Advanced SQL for 10x Data Analysts: Part 2

October 10, 2024

In the previous article of this series, I provided a detailed overview of joins and their essential nature in SQL. Together, we reviewed the importance of mastering CTEs and LEFT JOINs. Based on my experience in the industry, these two concepts cover the vast majority of use cases.

In reality, the time spent writing SQL queries is relatively small compared to the time spent understanding the data environment, the business challenges, the quality of the data, as well as the actual needs of the teams, etc.

However, sometimes it will be necessary to step up a level to perform more in-depth analyses. This involves using SQL's analytical functions (or window functions).

Window functions allow for the execution of complex calculations while maintaining a global context across the entire dataset.

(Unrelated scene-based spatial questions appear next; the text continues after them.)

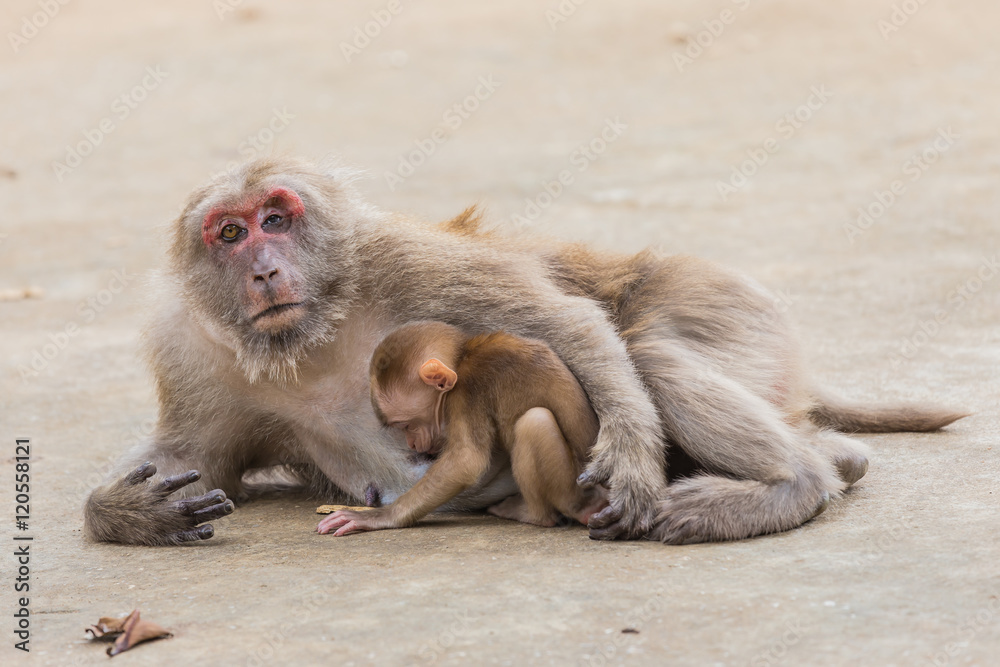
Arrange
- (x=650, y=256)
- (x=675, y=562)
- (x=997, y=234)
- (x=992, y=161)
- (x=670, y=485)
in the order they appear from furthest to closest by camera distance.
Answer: (x=992, y=161)
(x=997, y=234)
(x=650, y=256)
(x=670, y=485)
(x=675, y=562)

They are particularly useful for tasks such as calculating moving averages, cumulative totals, rankings, or comparing values between adjacent rows.

Anatomy of a window function

A window function generally consists of several key components, allowing it to apply to a specific set of rows while providing detailed results for each row within that set. Here are the main components of a window function:

1. The Analytical Function

This is the core of the window function. It defines the operation to be performed on a set of rows. Common examples include SUM(), AVG(), RANK(), ROW_NUMBER(), LAG(), LEAD(), etc. These functions can be used to calculate sums, averages, ranks, or even access the values of another row within the window.

2. The OVER Keyword

This keyword is essential to transform a regular function into an analytical function. It defines the context in which the function will operate, i.e., the set of rows to be considered.

3. The PARTITION BY Clause (Optional)

The PARTITION BY clause divides the data into subsets (or partitions), on which the function will be applied independently. For example, if you want to calculate a rank by department within a company, the partition would be done by department.

4. The ORDER BY Clause (Optional)

This clause specifies the order in which the rows within each partition will be analyzed. The order is crucial for certain functions like RANK(), ROW_NUMBER(), or even LAG() and LEAD(), as the calculation depends on the position of rows relative to each other.

5. The Window Frame (ROWS or RANGE) (Optional)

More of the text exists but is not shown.